Меншиков сделал вид, будто, как и другие, берет что-то со стола на тарелку, налил большую стопку водки и в тот момент, когда хотел поставить и тарелку и стопку с чуть отпитой водкой обратно, в зал неслышной своей походкой вошел Сталин. Это почувствовалось по тому, как присутствующие стали пристально рассматривать друг друга.
Сталин прямо направился к Меншикову.
Очень поношенное лицо, разбитая походка, полинялый взгляд бесцветных глаз, морщинистая шея.
Он смотрел без улыбки усталыми старческими глазами в лицо Меншикова, розовое, яркогубое. «Не желал бы я, чтоб меня воскресили, вроде вас», — думал он.
— Хорошо доехали, Александр Данилович?
Глуховатый медленный голос с кавказским акцентом. Спешить некуда, все равно каждое слово дороже золота. Большой красный рот Меншикова под бесцветными, еще не совсем отросшими усами открылся после поклона.
— Очень хорошо, Иосиф Виссарионович, благодарю Вас.
— Надеюсь, Александр Данилович, вам здесь понравится.
И последний генералиссимус чуть дотронулся до бокала, взял с подноса, специально поднесенного адъютантом, бокал и поднес к губам, но пить не стал. Затем что-то сверкнуло в его глазах; он увидал посла Мексики и направился к нему, недавно приехавшему. Впрочем, и ему, послу, он сказал, изменив только фамилию, то же самое, что и Меншикову.* * *
Меншиков выпил, поморщился и сказал, глядя вслед Сталину:
— Люди те же, но водка стала лучше.
ПослесловиеВсе полетело «к чертям собачьим!»:
дом,
карьера (выгнали и обвинили),
опыты и будущая книга,
и, вообще, конец! (Может быть, где-то лежит ордер на арест.)
Но доктор ужасно доволен и не обращает на свои беды никакого внимания. Он рад, что Меншиков «не поврежден», что рассуждает здраво и что наконец охвачен честолюбием, хотя это, пожалуй, и вредно ему… Но «двум генералиссимусам не быть на одном месте», да и какое место дать Первому?

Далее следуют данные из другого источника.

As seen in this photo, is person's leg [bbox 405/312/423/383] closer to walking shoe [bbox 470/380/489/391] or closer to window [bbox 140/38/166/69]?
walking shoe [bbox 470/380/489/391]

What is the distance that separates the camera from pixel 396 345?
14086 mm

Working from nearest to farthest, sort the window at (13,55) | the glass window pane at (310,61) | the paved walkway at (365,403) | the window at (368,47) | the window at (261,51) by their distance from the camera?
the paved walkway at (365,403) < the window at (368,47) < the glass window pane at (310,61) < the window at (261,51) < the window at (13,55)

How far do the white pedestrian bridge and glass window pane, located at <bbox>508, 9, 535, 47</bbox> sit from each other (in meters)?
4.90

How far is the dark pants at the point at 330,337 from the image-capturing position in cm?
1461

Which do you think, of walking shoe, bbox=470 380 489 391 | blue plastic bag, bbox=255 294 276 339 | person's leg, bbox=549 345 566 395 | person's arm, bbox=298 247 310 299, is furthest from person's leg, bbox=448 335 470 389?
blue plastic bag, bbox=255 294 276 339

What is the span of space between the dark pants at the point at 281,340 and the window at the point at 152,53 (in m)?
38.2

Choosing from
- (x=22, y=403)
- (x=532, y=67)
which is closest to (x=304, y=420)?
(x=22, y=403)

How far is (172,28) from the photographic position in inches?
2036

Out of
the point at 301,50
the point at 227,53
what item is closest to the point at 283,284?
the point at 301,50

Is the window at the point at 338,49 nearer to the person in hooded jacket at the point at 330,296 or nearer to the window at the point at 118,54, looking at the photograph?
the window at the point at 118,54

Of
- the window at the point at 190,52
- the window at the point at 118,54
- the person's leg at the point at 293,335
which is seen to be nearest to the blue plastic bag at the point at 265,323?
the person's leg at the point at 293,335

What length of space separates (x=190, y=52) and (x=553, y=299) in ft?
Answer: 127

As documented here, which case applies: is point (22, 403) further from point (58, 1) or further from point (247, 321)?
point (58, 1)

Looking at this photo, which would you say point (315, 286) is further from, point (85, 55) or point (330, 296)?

Да и последний Генералиссимус, кажется, ужасно раздражен появлением Первого: «Что это? Зачем? Что за намек? Разрешение говорить об истории не значит воскрешать ее!» И это поняли все, кроме Первого Генералиссимуса и доктора; он твердит свое:
— Значит, Человек бессмертен!* * *
Полковник Порскун не мог простить себе: как он мог пропустить? И как агенты не донесли ему о появлении колоды, а затем об опыте, раз к этому примешано слово «генералиссимус»? Не будь бы этого чертова слова, это еще туда-сюда, но тут!
И он допытывался о генералиссимусе:
— Особый мундир? Знаки отличия?
«Не похоже. Но все равно — генералиссимус!»
И он представил себе, как это воспринимает т о т генералиссимус!
«Кому понравится? Издевательство. Звание дано народом, а там — сам себе, чтоб других запугать. И что за личность? В сущности, преступник. Военные заслуги — раздуты. Казнокрад. Сто тысяч крепостных, рабов! Хорош гусь. Потому что темная личность, и отрицательное отношение к нему будет, с моей стороны, осторожным, вернее сказать, будет совершенно правильным».
Он собирает факты «организационных попыток Меншикова, особенно среди офицерства», но факты эти не обобщает.
Обобщает он факты в «Балчуге», когда еще кое-что собралось. Встреча с генералом армии, пьяным Корешковым и шведами. Он истолковывает это по-своему. — И пришел к выводу: «Готов на государственный переворот. Хвастался переворотом».
Полковник Порскун приходит к заключению: «Предлагаю привести некоего, называющего себя Меншиковым, в исходное положение. Проект инструкции при сем прилагаю. Полковник Порскун».